(EXTRAIT):
Dans la nuit, le casque sur les oreilles, avec au bout des mains l’ipad en équilibre et les doigts libres qui glissent si bizarrement sur son écran, réinventant la frappe brusquement mal nommée… La glisse ? Caresse, plutôt. Tapotis et caresse. Les mots naissent d’une danse nouvelle. Luminosité au minimum. Minimum pas assez minimum, peut-être seul défaut de cet objet que j’ai attendu si longtemps.
Dans le cadre de mon activité professionnelle, lorsque je dois parler des nouveaux usages, je dis parfois : « Nous avons été les beta-testeurs de la micro-informatique pendant les 30 dernières années » ! Oui, avec nos grosses tours et nos gros écrans… Mais attention, l’ipad n’est pas un aboutissement, mais une transition, une étape importante, disparition de la souris, c’est-à-dire d’un objet pointeur, maladroit intermédiaire qui demande apprentissage au profit d’un geste naturel, le toucher. Non, l’ipad est la première étape de la micro-informatique mature, qui sort enfin de son gros bêta-test… C’est à partir de lui que tout va maintenant arriver, jusqu’à la disparition de l’objet, disparition déjà écrite.

(LISTE DES ENREGISTREMENTS):
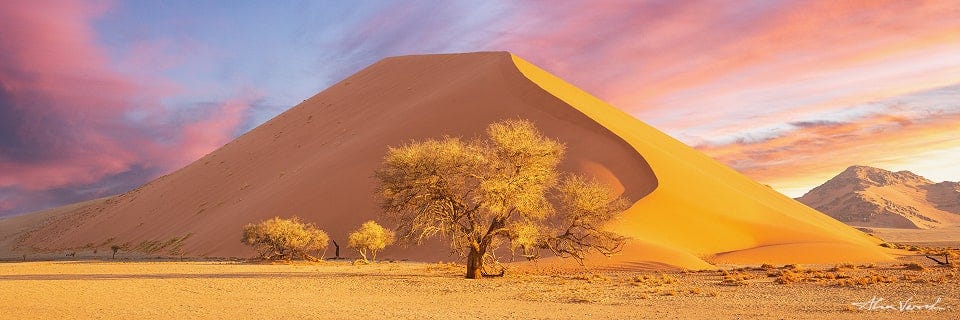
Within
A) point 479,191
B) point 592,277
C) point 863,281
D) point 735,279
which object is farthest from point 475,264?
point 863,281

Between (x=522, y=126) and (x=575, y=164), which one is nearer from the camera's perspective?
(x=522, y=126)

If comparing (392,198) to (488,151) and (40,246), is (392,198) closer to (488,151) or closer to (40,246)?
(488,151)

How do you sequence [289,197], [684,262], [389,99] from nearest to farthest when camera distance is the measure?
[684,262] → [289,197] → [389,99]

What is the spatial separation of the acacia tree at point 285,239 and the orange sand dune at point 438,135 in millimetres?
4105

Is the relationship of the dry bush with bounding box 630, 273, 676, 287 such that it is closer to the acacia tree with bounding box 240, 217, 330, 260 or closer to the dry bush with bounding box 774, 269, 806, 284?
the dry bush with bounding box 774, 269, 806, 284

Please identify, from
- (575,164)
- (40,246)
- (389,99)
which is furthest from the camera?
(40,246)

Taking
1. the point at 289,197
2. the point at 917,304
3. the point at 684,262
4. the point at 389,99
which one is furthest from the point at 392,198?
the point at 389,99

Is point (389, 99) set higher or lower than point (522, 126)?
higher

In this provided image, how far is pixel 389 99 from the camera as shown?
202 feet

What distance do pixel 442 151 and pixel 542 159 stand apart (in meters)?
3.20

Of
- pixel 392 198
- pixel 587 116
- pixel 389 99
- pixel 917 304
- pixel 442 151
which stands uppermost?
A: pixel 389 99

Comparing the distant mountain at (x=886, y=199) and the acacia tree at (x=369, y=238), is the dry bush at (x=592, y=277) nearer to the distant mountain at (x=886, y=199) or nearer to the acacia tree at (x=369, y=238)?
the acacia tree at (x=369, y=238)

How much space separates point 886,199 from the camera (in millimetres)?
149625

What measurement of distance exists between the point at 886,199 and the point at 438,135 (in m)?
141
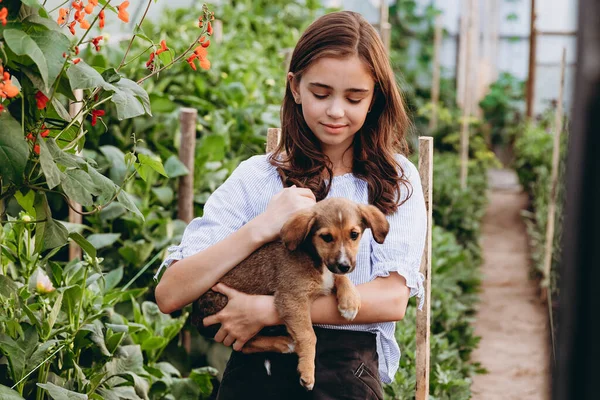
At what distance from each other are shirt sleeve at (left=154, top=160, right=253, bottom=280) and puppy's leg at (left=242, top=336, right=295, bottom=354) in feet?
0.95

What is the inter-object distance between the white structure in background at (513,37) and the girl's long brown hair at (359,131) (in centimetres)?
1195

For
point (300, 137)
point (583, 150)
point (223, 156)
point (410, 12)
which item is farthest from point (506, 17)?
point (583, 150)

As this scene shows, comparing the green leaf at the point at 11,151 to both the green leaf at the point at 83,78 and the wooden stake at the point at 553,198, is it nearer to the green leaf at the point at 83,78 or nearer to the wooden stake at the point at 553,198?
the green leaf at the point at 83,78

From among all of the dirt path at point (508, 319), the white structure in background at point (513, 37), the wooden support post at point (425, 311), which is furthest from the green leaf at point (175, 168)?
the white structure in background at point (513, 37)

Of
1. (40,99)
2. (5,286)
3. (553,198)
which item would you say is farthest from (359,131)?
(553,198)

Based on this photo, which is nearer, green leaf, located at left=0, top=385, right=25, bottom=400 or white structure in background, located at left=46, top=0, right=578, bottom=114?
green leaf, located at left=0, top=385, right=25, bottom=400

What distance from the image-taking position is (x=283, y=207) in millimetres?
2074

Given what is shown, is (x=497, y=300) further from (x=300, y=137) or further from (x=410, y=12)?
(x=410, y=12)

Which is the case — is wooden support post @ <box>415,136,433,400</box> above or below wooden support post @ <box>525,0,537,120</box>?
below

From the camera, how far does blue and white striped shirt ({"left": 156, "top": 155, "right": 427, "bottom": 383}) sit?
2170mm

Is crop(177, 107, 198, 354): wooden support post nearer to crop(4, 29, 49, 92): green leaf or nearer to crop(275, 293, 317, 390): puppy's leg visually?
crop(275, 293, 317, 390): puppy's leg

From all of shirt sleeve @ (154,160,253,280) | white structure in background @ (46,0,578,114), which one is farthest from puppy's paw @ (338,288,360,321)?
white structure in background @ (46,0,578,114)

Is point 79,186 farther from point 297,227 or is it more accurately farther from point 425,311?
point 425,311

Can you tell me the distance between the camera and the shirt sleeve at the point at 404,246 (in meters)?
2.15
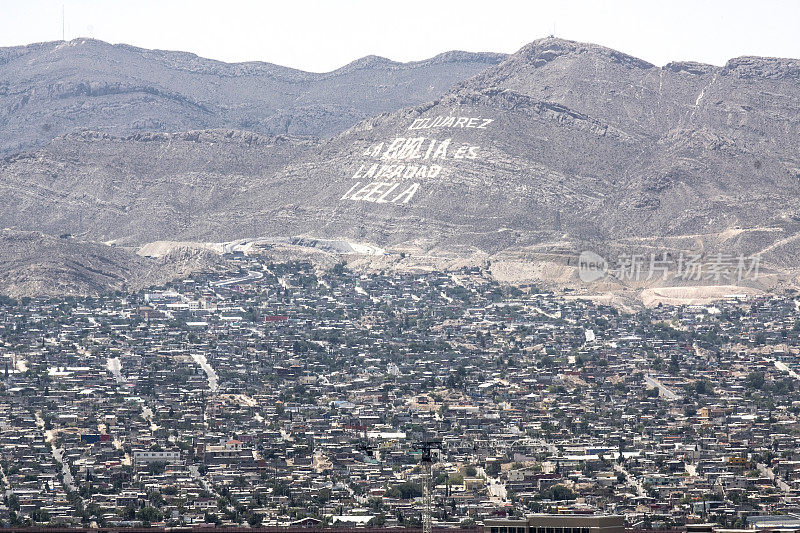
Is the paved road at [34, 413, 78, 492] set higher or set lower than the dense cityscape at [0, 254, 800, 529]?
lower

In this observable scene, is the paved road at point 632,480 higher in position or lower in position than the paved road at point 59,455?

(EXERCICE ÉCRIT 1): D'après l'extrait, quel objet pointeur disparaît avec l'ipad ?
(EXERCICE ÉCRIT 2): Réécrivez plus brièvement le paragraphe de l'extrait qui commence par « Dans le cadre de mon activité professionnelle » en conservant ses faits principaux.
Les enregistrements n'interviennent pas dans ce travail.

(CORRIGÉ 1): La souris.

(CORRIGÉ 2): Au travail, pour parler des nouveaux usages, je dis parfois que nous avons été pendant trente ans les bêta-testeurs de la micro-informatique, avec nos grosses tours et nos gros écrans. L'ipad n'est pas un aboutissement mais une transition. Il remplace la souris, intermédiaire maladroit qui demande un apprentissage, par un geste naturel, le toucher. Il est la première étape d'une micro-informatique mature, qui conduira jusqu'à la disparition de l'objet.